Aggregatorygma triseptatum

Aggregatorygma triseptatum
Scientific classification
Kingdom: Fungi
Division: Ascomycota
Class: Lecanoromycetes
Order: Graphidales
Family: Graphidaceae
Genus: Aggregatorygma
Species:
A. triseptatum
Binomial name
Aggregatorygma triseptatum
M.Cáceres, Aptroot & Lücking (2014)
Holotype: Fazenda São Francisco, Brazil

Aggregatorygma triseptatum is a species of lichen in the family Graphidaceae.[1] First described in 2014 from collections near Porto Velho in Rondônia, it forms pale gray-green patches on tree bark with distinctive star-shaped clusters of narrow fruiting bodies. The species is characterized by extremely small spores with three cross-walls and two unidentified secondary metabolites. It grows in the shaded understory of undisturbed Amazon rainforest and has since been recorded in several Brazilian states.

Taxonomy

Aggregatorygma triseptatum was introduced as a new genus and species by Marcela Cáceres, André Aptroot, and Robert Lücking in a survey of Graphidaceae from Rondônia.
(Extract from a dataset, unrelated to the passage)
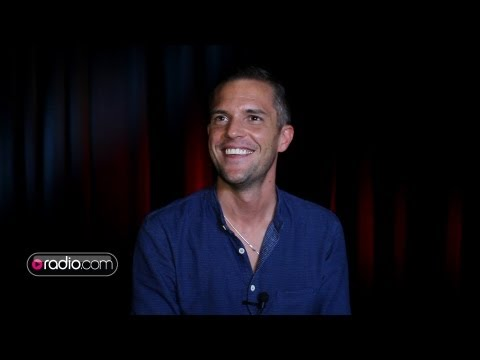 Brandon Flowers Recalls The First Time He Heard A Killers Song On The Radio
The holotype was collected on March 15, 2012 on tree bark in primary rainforest at Fazenda São Francisco, about 30 km (19 mi) north of Porto Velho at an elevation of 100 m (330 ft). The original diagnosis emphasized the combination of aggregated, branched lirellae and extremely small, 3-septate ascospores. Sequence accessions from the type corroborated that the taxon did not cluster with existing graphidoid genera.[2]

In form, the species can resemble some Diorygma (such as D. poitaei and other small-spored taxa), but it differs in its distinctive clustering of lirellae, the consistently tiny, 3-septate spores, and its chemistry (two thin-layer chromatography (TLC) spots that do not match known standards). The authors therefore placed it in Aggregatorygma rather than expanding Diorygma.[2]

Description

The bark-dwelling thallus of Aggregatorygma triseptatum forms pale, gray-green patches with a very finely dusty surface; a thin white border (prothallus) may be present. In section it lacks a true cortex (i.e., no differentiated outer "skin" layer), and consists of a photobiont layer of green Trentepohlia algae over a thin, crystal-rich medulla.[2]
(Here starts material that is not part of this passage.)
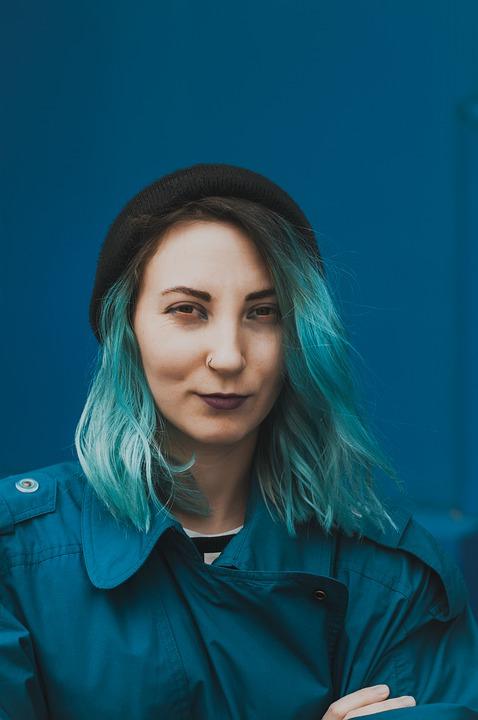 pelo largo con coloración azul eléctrico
Fruiting bodies are the key macroscopic feature: narrow, elongated apothecia (lirellae) occur in small, star-shaped clusters, mostly immersed in the thallus with only thin lips visible; each slit is typically 1–3 mm long. The lips often carry a light, powdery bloom (pruina). In section, the apothecial wall (excipulum) is pale and thin; the spore-bearing layer (hymenium) is clear and about 50–60 μm tall. The ascospores, which number eight per ascus, are hyaline, ellipsoid, and tiny (about 10–12 × 3.5–4 μm) with three cross walls; they show a violet-blue iodine staining reaction (I+), indicating amyloidy.[2]
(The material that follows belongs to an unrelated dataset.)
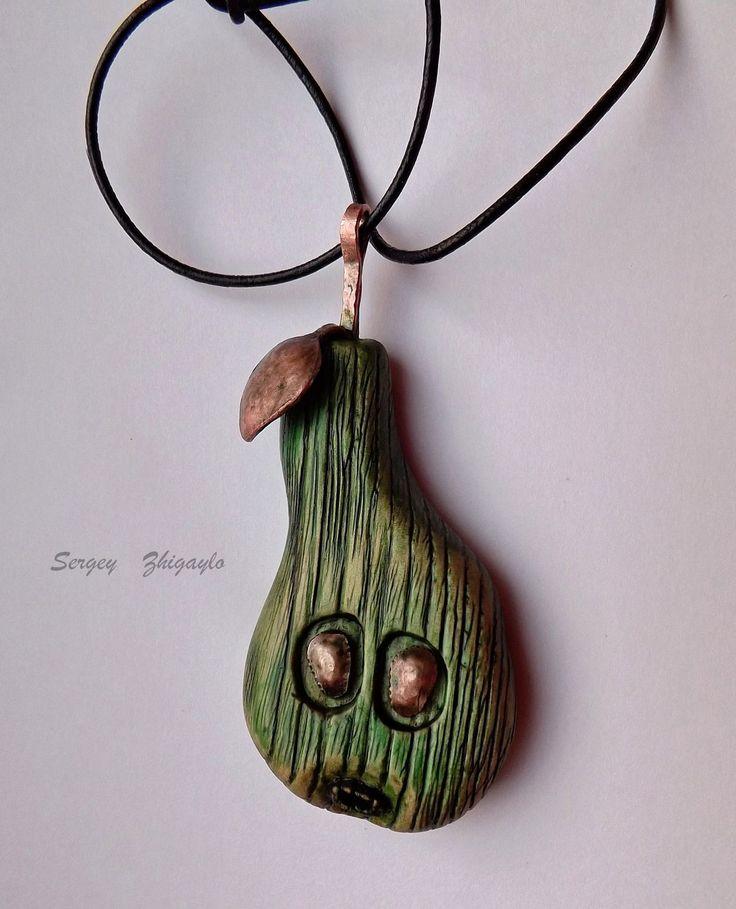 """Купить Кулон из дерева """"Зелёная грушка"""" - зеленый, авторская, авторские, украшения, Бижутерия, брошь, броши"""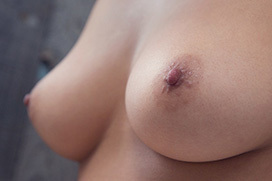 触り心地も良さそうな綺麗な形の美乳画像100枚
Standard spot tests on thin sections are negative (P–; K–), but TLC in solvent C shows two unidentified compounds as light gray-brown spots at about Rf 25 (major) and Rf 40 (minor).[2]

Habitat and distribution

The species was originally collected from primary rainforest in Rondônia, Brazil, where it grows on smooth tree bark (corticolous) in shaded understory conditions. All original verified material came from sites in or near Porto Velho, particularly well-preserved forest remnants within about 50 km (31 mi) of the city, at around 100 m (330 ft) elevation. It is treated as an understory specialist of undisturbed rainforest.[2] The lichen has since been recorded in Amazonas, Pará, Tocantins, and Mato Grosso.[3]

References

  1. ^ "Aggregatorygma triseptatum M. Cáceres, Aptroot & Lücking". Catalogue of Life. Species 2000: Leiden, the Netherlands. Retrieved October 2, 2025.
  2. ^ a b c d e f Cáceres, Marcela; Aptroot, André; Parnmen, Sittiporn; Lücking, Robert (2014). "Remarkable diversity of the lichen family Graphidaceae in the Amazon rain forest of Rondônia, Brazil". Phytotaxa. 189 (1): 87–136 [89]. doi:10.11646/phytotaxa.189.1.8.
  3. ^ Aptroot, André; et al. (2025). "The Brazilian lichen checklist: 4,828 accepted taxa constitute a country-level world record". The Bryologist. 128 (2): 96–423 [113]. doi:10.1639/0007-2745-128.2.96.